Historically, there is no doubt that the Howard Government will meet its demise at the very next Federal election.  There is also no doubt the successive Federal Governments will not reverse the trend towards centralisation. The move to entity taxation will eventually see the demise of the Trust, an institution that survived a thousand years are was one of the pinnacles of British law. Trusts may continue to be used for some of the purposes originally conceived that of the dispersal of estates and the like, but as a taxation vehicle the days of the Trust are all but over. The writer predicts that eventually Commonwealth legislation will supersede the State legislation relating to Trusts.
The effect of centralised legislation will be that trust legislation will more closely resemble current New South Wales and Victorian legislation than Western Australian legislation. Past experience and historical fact dictate that the majority of Parliamentarians are influenced by New South Wales and Victoria as they are the main population bases of Australian Society. The legal attitudes of the Federal Government tend to reflect those facts rather than the desire to seek more acceptable alternatives. The fears held by the smaller States that Federalisation would eventually come to mean domination by New South Wales and Victoria will become a reality. It is suggested that the prudent practitioner begin studying New South Welsh and Victorian legislation if he/she is to remain conversant with trust legislation.

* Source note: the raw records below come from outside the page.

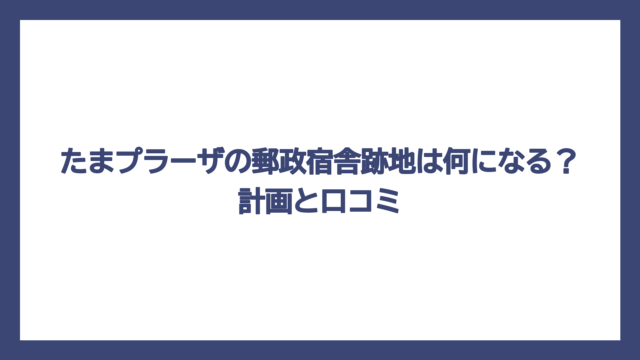 たまプラーザの郵政宿舎跡地は何になる？計画と口コミ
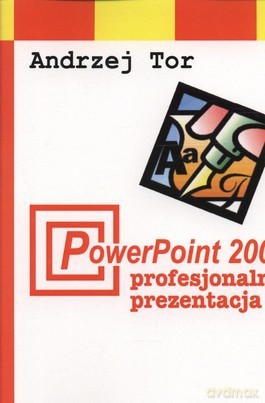 Power Point 2003 Profesjonalna Prezentacja - Tor Andrzej [KSIĄŻKA]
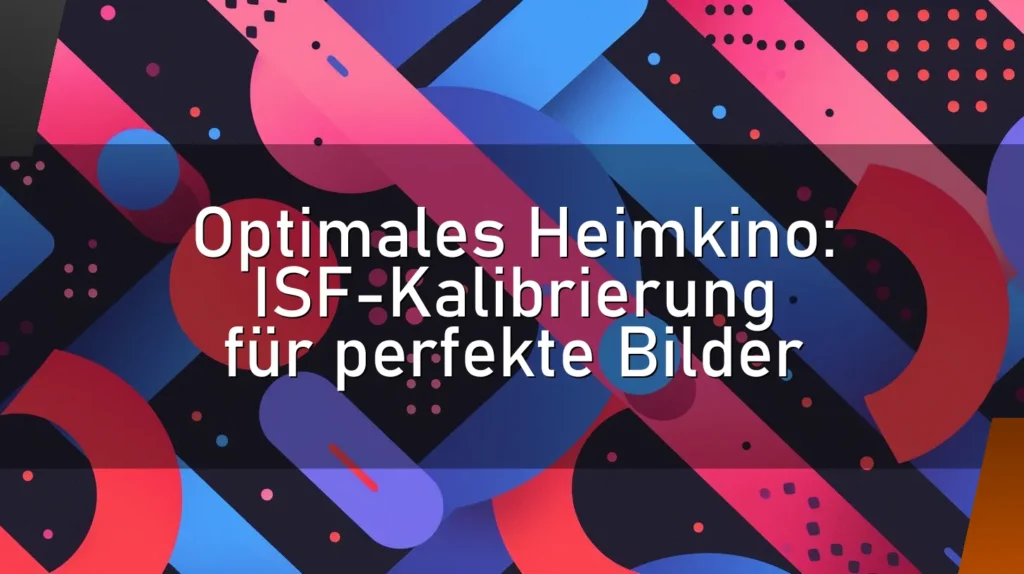 Optimales Heimkino: ISF-Kalibrierung für perfekte Bilder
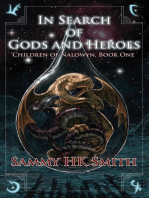 In Search of Gods and Heroes: Children of Nalowyn, #1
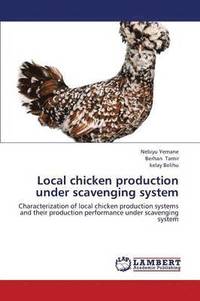 bokomslag Local chicken production under scavenging system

It is also likely that the changes to the taxation of trusts will eventually render them to antiquity for business purposes. Many foreign uses of trusts exist and are formed purely for use as tax avoidance vehicles. These foreign trusts are widely promoted by newly formed ‘Tax Havens’. Many of these are ex-British protectorates or colonies such as Vanuatu, the Cook Islands and the British Virgin Islands. These countries promote tax avoidance as a commercial enterprise and have legislated accordingly. The promotion as use of such trusts is becoming more and more prevalent as the use of the Internet and e-commerce grow with the ever expanding use of computer technology. Such trusts are mentioned as alternative future directions of trust law in an international sense, the study of which is extensive and outside the scope of this paper.